Das Thema Distributionslogistik bildete den Schwerpunkt beim diesjährigen Informationstag für Neumöbel- und Versandhauslogistik der AMÖ am 5. Oktober in Werl. Laut Andreas Ruf vom Verband der Deutschen Möbelindustrie blickt die deutsche Möbelindustrie weiterhin optimistisch in die Zukunft. Die boomende Bauwirtschaft führt zu einer anhaltenden Konjunktur, insbesondere in der Küchenmöbelindustrie. Die Büromöbelhersteller sind weiterhin mit positiven Zahlen auf dem Markt und auch der Export in den meisten Regionen sei stabil. Ein Wermutstropfen seien die zunehmenden Insolvenzen in der Möbelindustrie.

Schutz vor Insolvenz

Wie man sich vor Insolvenz schützen kann und welche Auswirkungen das Insolvenzrecht mit seinen möglichen Rückforderungen für den Möbelspediteur hat, erläuterte Florian Heiligers von der R+V Versicherung. Insolvenzverwalter versuchten immer wieder mit Anfechtungen Zahlungen zurückzufordern, die lange vor der Insolvenz getätigt wurden. Insbesondere bei Ratenvereinbarungen oder häufigen Mahnungen werde gerne abgeleitet, dass der Spediteur von Zahlungsproblemen des Schuldners wusste und sich deswegen einen ungerechtfertigten Vorteil gegenüber anderen von der Insolvenz betroffenen Gläubigern verschafft hat. Heiligers rät in solchen Fällen zu anwaltlichem Rat an und warnt vor der Herausgabe von Unterlagen an den Insolvenzverwalter. Mit dem Speditionspfandrecht seien die Spediteure relativ gut abgesichert, dennoch bietet es sich an, die Bonität der Kunden kontinuierlich zu überwachen.

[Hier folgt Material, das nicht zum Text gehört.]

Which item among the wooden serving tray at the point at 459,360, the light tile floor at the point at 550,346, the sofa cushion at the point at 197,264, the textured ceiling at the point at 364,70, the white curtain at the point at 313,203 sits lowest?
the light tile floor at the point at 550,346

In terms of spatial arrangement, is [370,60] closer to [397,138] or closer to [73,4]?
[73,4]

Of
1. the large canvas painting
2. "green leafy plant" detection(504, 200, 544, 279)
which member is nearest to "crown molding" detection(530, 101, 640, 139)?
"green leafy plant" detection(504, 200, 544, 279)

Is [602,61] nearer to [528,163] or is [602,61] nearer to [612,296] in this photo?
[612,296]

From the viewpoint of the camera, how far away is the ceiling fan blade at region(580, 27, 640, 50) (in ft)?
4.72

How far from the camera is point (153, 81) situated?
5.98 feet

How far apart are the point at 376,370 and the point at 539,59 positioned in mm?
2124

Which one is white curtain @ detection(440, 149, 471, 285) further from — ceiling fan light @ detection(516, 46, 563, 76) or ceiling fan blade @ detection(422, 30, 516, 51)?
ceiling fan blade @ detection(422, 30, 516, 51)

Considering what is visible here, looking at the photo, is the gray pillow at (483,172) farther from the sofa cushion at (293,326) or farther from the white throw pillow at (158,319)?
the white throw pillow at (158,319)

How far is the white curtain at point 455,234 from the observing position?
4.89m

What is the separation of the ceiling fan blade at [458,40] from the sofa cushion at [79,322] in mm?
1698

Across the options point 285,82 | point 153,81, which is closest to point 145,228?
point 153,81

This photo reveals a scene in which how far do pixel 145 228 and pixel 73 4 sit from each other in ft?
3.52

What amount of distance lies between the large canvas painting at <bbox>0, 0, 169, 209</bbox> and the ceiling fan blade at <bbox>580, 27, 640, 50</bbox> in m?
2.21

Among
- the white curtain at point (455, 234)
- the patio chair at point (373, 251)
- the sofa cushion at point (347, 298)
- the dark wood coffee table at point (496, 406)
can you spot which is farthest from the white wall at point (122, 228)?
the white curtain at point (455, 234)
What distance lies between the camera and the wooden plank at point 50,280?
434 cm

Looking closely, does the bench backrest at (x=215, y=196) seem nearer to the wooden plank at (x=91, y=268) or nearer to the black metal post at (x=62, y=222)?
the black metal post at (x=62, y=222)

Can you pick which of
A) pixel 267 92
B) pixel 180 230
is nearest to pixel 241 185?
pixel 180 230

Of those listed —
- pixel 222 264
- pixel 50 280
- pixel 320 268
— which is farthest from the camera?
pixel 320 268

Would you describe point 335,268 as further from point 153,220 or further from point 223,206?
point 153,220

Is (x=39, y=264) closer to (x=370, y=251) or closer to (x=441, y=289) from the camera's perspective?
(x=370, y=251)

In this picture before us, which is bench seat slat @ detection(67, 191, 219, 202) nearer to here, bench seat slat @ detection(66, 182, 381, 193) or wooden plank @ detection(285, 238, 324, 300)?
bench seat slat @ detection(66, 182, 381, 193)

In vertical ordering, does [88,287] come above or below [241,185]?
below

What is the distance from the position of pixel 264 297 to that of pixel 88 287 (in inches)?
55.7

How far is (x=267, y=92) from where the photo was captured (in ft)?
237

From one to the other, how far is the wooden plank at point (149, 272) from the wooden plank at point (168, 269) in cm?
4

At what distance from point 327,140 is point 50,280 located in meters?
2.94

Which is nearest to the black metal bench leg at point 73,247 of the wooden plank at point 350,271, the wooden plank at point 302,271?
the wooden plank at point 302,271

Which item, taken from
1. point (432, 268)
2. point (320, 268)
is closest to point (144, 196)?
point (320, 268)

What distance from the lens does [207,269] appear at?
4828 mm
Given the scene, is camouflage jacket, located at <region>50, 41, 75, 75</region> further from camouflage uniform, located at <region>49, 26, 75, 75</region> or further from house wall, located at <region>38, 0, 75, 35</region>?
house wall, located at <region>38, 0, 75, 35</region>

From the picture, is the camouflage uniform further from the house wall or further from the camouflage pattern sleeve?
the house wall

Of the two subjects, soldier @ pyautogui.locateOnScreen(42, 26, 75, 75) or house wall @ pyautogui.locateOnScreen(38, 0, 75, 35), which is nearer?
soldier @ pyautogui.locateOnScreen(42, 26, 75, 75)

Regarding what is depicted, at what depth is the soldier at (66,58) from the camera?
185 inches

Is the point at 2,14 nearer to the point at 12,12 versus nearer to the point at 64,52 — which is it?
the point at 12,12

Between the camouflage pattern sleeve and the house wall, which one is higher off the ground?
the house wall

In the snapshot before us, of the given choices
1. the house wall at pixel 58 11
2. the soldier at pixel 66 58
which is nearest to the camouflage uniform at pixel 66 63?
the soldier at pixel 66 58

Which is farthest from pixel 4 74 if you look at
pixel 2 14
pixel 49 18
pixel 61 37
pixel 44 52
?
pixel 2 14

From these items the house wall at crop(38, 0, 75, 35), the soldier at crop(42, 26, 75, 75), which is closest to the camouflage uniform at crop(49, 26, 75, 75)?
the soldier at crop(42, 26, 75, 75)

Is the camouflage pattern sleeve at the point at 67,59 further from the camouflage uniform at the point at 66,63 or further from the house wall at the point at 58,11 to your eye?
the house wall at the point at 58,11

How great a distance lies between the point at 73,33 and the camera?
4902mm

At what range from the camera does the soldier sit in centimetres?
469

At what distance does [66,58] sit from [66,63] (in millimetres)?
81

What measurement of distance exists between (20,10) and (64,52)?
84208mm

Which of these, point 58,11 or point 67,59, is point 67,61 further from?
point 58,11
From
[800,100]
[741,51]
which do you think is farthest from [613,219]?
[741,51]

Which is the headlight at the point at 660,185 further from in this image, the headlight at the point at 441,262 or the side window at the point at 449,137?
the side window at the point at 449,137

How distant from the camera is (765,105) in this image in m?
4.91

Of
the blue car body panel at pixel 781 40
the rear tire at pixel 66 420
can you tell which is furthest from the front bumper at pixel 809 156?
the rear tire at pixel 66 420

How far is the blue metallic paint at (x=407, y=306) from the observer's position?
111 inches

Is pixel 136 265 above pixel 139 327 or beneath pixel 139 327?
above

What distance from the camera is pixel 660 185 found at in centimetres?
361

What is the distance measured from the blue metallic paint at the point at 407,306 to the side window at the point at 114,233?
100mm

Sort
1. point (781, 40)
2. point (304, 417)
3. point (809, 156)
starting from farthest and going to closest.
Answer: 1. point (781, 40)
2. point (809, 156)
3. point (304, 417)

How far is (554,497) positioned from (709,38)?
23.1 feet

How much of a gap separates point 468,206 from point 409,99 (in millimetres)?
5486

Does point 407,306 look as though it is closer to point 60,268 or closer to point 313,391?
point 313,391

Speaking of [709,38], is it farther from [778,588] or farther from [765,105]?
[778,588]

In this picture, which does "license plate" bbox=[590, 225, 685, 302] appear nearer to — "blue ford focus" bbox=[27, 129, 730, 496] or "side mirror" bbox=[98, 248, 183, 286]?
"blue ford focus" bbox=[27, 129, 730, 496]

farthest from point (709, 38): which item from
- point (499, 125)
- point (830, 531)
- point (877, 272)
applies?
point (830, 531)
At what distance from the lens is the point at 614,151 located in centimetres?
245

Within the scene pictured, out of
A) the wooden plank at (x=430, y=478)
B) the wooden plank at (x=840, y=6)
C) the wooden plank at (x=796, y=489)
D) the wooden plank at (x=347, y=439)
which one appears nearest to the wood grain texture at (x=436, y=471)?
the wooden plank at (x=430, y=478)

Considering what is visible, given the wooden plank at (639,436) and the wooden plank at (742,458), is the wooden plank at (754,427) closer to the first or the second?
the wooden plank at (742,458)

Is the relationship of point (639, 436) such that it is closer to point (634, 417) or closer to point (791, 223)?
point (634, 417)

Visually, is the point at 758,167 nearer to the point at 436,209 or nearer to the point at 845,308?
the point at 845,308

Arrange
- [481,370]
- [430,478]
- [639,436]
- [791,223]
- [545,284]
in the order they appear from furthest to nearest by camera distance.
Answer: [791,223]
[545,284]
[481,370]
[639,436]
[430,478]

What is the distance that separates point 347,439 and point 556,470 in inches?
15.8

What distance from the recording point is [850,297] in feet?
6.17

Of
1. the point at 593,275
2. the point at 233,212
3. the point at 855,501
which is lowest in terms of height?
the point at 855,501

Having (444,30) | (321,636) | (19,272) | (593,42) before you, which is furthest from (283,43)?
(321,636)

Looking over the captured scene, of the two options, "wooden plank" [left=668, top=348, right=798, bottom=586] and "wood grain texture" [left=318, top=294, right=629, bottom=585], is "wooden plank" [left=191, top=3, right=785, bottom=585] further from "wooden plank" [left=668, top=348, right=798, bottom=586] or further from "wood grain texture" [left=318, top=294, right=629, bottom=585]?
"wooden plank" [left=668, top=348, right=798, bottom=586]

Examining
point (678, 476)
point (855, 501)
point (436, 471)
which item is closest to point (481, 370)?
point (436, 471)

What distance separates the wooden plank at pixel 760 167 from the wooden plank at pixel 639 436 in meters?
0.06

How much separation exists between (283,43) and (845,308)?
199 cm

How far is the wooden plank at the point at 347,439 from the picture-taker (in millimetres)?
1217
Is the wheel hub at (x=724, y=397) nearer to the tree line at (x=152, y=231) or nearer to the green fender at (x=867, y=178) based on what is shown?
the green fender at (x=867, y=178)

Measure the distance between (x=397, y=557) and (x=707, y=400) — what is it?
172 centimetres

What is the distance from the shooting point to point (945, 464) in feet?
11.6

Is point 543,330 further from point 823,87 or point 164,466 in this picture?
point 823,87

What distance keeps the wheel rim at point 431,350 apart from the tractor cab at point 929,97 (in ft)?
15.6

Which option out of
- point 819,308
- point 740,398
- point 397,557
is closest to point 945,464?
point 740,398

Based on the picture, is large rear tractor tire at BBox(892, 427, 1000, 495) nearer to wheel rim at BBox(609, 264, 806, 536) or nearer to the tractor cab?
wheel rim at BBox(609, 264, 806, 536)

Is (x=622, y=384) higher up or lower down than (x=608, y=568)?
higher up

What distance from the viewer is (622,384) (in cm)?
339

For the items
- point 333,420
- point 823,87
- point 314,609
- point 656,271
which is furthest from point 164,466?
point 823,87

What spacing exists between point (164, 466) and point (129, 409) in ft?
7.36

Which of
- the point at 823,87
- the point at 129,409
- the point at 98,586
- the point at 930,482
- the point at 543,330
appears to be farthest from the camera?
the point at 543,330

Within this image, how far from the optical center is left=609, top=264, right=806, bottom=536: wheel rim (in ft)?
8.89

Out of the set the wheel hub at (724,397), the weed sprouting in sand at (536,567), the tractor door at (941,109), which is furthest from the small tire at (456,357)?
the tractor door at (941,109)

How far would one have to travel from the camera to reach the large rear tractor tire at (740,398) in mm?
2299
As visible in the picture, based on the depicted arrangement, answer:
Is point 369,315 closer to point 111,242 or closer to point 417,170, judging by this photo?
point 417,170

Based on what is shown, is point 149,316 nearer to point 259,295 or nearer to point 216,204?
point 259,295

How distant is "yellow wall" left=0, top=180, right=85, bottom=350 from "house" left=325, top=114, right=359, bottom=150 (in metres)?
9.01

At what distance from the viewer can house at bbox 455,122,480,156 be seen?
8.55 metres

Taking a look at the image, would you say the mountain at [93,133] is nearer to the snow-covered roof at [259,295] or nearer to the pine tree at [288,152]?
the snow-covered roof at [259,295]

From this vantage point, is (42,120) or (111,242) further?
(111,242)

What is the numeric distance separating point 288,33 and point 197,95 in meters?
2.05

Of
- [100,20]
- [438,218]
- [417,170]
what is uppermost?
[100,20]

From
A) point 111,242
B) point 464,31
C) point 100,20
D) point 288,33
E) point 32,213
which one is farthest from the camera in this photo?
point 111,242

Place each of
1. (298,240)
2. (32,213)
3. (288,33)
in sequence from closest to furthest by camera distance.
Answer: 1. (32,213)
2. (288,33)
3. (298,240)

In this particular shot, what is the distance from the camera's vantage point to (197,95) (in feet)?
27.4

Onlinehandel braucht Qualität

Martin Wieland vom Hermes Einrichtungsservice stellte die Entwicklungen und Herausforderungen der Versandhauslogistik aus Hermes-Sicht dar. Im Onlinehandel werde weiterhin ein deutliches Wachstum erwartet. Allerdings sei festzustellen, dass sich der Versandhandel nach dem Zusammenbruch der klassischen Katalogversender im Moment erst wieder auf dem Niveau von 2003 befindet. Er erwartet Wachstum vor allem bei den Unternehmen, die mit hoher Qualität und Serviceleistungen aufwarten, wie Amazon, Otto oder Ikea. Unternehmen, die auf die Billigschiene setzen, werden es zukünftig auch online schwer haben. Eine besondere Herausforderung sieht er darin, dem Möbel-Onlinekunden einen gleichwertigen Service zu bieten wie dem einfachen Paketkunden.

Kontroverse Diskussion

In der anschließenden kontroversen Diskussion wurde deutlich, dass die Zunahme der Servicequalität bei gleichzeitigem Wachstum der Menge und rückläufigen personellen Kapazitäten unter dem Versuch, Kosten zu reduzieren, der Quadratur des Kreises gleichkommen muss. Die Berichte von AMÖ-Geschäftsführer Dierk Hochgesang über den Sachstand der Arbeit in der Zukunftsinitiative Möbellogistik (ZIMlog) und von Unternehmensberater Jürgen Kirchner zur Kostenentwicklung in der Möbellogistik, insbesondere Überlagernahme und Umschlag, rundeten die Veranstaltung ab. Im Ergebnis gewannen die Teilnehmer Informationen, um die strategische Ausrichtung der eigenen Unternehmen für die nächste Zukunft zu prüfen und zu optimieren.